Kazma Elin Kuyusunu Kazarlar Kuyunu
Bizler başkalarının kötülüğünü ister, başlarına tuzak kurmaya çalışırsak; o kötülüğü önce kendimiz yaşar, o tuzağa da ilk kendimiz düşeriz. Çünkü kuyusunu kazdığımız kişi de boş durmaz. Kendisine kötülük yapmaya çalışan bize, o da kötülük yapmaya çalışır. Kazdığımız kuyuya başkası bizi düşürmese bile Allah’ın adaleti tecelli eder ve bir bahane ile yine de düşeriz.
Zarar verdiğimiz insanların eli armut toplamaz. Bizler güçlü ve etkili olabiliriz. Bu özelliklerimize güvenerek insanları sıkıntıya sokmaya çalışabiliriz. Ancak karşımızdaki kişiler de boş duracak değildir. Hatta bazen bizden önce bile davranarak, o sıkıntıya önce bizim düşmemizi bile sağlayabiliriz.
Bu dünyada iyilik de karşılıklı kötülük de. Kötülük yapanlar, kendileri de o kötülüğü yaşamadıkça ölüp gitmezler. Başlarına o sıkıntı er ya da geç gelir.
Kazma Elin Kuyusunu Kazarlar Kuyunu Kompozisyon
Giriş: “Kazma elin kuyusunu kazarlar kuyunu” atasözü, başkalarına kötülük yapmaya çalışan kişilerin, benzer bir kötülüğün kendilerine de yöneltilme olasılığını ifade eder. Kötü niyetli davranışların ve tuzakların, genellikle kişiye geri döneceği ve Allah’ın adaletinin her zaman tecelli edeceği vurgulanır. Bu kompozisyonda, başkalarına kötülük yapmanın sonuçları ve iyilik ile kötülüğün karşılıklı doğası ele alınacaktır.

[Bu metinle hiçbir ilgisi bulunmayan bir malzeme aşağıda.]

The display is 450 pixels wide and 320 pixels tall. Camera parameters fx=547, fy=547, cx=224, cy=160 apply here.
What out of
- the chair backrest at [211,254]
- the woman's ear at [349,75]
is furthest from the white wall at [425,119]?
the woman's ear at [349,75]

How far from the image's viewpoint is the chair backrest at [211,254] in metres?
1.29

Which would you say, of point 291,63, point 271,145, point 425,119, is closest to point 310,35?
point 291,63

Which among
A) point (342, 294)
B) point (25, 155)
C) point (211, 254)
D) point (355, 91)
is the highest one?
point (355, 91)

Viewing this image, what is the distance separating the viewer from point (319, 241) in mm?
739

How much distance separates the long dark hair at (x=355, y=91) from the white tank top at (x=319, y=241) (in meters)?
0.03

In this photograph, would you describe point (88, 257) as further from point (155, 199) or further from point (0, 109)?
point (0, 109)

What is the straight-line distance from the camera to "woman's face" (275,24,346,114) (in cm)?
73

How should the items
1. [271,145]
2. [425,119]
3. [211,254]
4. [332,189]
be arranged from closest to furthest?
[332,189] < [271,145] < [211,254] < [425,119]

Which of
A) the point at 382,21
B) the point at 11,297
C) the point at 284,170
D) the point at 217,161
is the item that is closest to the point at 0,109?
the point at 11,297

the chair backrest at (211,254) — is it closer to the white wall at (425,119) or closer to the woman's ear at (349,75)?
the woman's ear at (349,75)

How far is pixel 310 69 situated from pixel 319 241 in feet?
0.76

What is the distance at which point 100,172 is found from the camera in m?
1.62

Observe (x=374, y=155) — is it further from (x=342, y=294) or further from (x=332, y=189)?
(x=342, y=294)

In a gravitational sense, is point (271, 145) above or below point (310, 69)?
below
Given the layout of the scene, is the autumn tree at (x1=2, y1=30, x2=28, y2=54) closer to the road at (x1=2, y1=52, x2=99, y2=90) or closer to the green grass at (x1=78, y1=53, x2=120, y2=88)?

Gelişme: İnsanlar başkalarına kötülük yapmayı veya onlara zarar vermeyi düşündüklerinde, bu tür davranışların genellikle kendilerine de zarar vereceği unutulmamalıdır. Başkalarına tuzak kurmak, onları kötü duruma düşürmek ya da haksızlık yapmak, çoğu zaman kişinin kendisinin aynı duruma düşmesine neden olabilir. Bunun nedeni, başkalarının da bizim kötülüğümüzü istemesi ve karşılık olarak bize zarar vermeye çalışmasıdır.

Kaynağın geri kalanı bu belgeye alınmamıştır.